As you use it more and more, you’ll start to see how it can fit more and more into your workflows. And know it’s only going to get better.

So, I see it as a buddy, or an on-demand thought partner that’s going to foundationally change how we solve problems. And that’s where the have and have-nots are going to start to really pop up; with the haves being the people who retrain their brain to start using it in how they approach their work.

6. What's your favorite Sales Navigator feature? Why?

My favorite Sales Navigator feature is Lead Alerts, specifically Lead Shares.

For context, this feature alerts you every time one of your leads shares content on LinkedIn. Because what I found is that you’d be shocked at the amount of people who get no comments on their LinkedIn shares.

If you just comment on somebody’s LinkedIn posts twice, they will remember you. It’s just spending five minutes every morning and going through all of those lead shares and commenting to start building a little relationship capital.

What I love about it is it allows reps to interact authentically with people. And it provides real reasons for reps to reach out and for leads to want to meet with you.

My second favorite feature in Sales Navigator is the search filter “Changed Jobs in the Last 90 Days.” And that’s because no one has ever brought in a new executive and told them, “Change nothing.

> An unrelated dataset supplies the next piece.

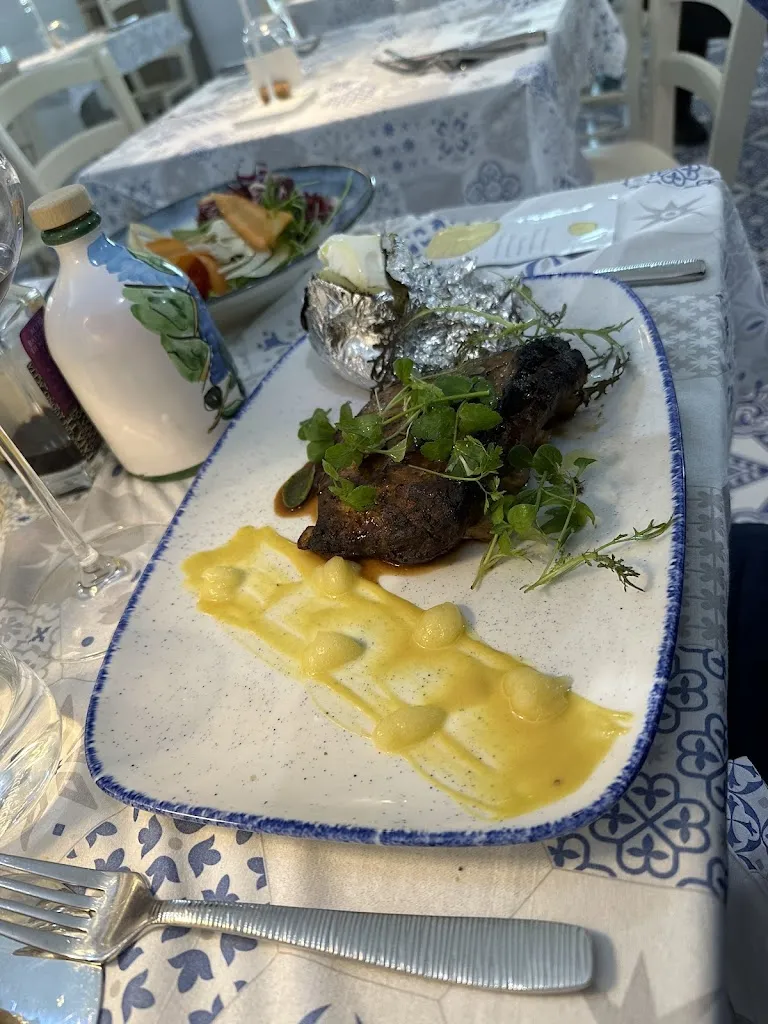 Menu_Osteria Ravello_Revello_image_9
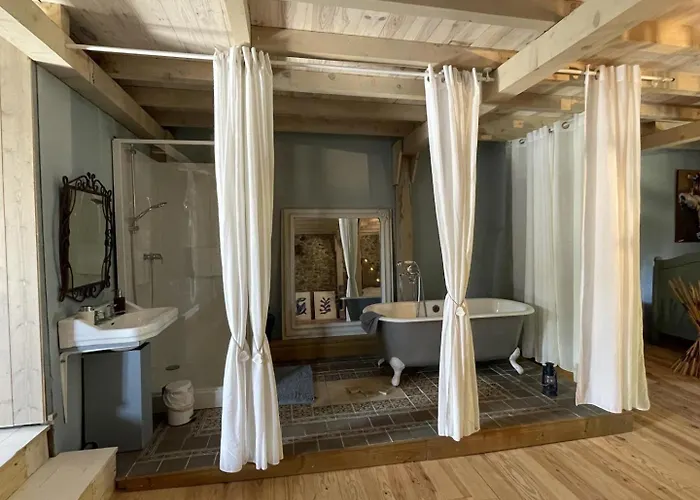 Elissabide * Espes-Undurein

We just fired the last person, but we want you to come in and change nothing about the place.”

Almost always, new hires are looking for new solutions, new vendors, new processes. That’s another cheat code for salespeople and honestly a bit of a no-brainer.

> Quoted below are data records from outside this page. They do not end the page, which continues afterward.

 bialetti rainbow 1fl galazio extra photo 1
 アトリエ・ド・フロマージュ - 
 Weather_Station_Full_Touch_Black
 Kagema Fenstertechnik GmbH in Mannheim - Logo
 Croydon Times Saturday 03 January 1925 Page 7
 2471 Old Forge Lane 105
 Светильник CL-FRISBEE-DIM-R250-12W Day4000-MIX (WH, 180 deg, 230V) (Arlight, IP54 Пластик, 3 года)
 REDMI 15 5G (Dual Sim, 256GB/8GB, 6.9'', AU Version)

7. Do you have a habit outside of work that helps you perform better?

I made a commitment last year that I was going to close my rings every day on my Apple Watch.

Now, I lost my watch for three days in Costa Rica in the water – probably shouldn’t have had it in the water to begin with, but so is life – and I missed those three days. Aside from that, I’ve been very consistent.

It’s really the first time in my life I’ve had a regular workout or movement routine. And I think if you’d ask my staff over the past year-and-a-half, they’d say I have more energy and have consistently shown up better. And I’ve slept better.

So, I think working out every day and having this accountability buddy called the Apple Watch has really helped me. 

8. What was your biggest failure in sales, and how did that experience transform you?

This is the God’s honest truth, but I don’t see things as failures or successes. I see them all as data points.

If something worked out, I try to learn why it worked out. If something didn’t work out, I try to learn why it didn’t work out. It’s all a process that helps me improve over time. 

Follow-up: What was your biggest data point?

Well, I have data points on both sides, but the biggest data point on the other end of the spectrum I’d say is patience.

In sales, you always feel like you’re under the gun. And I think early in my career I was too hard on people because I was feeling pressure and was putting it on them. As I grew, I realized I’m supposed to take that pressure – be a pressure sponge, of sorts – and keep it away from my people.

So it’s really just patience, particularly when it comes to leadership. Good things take time and sometimes you have to have patience and know that things are going to work out.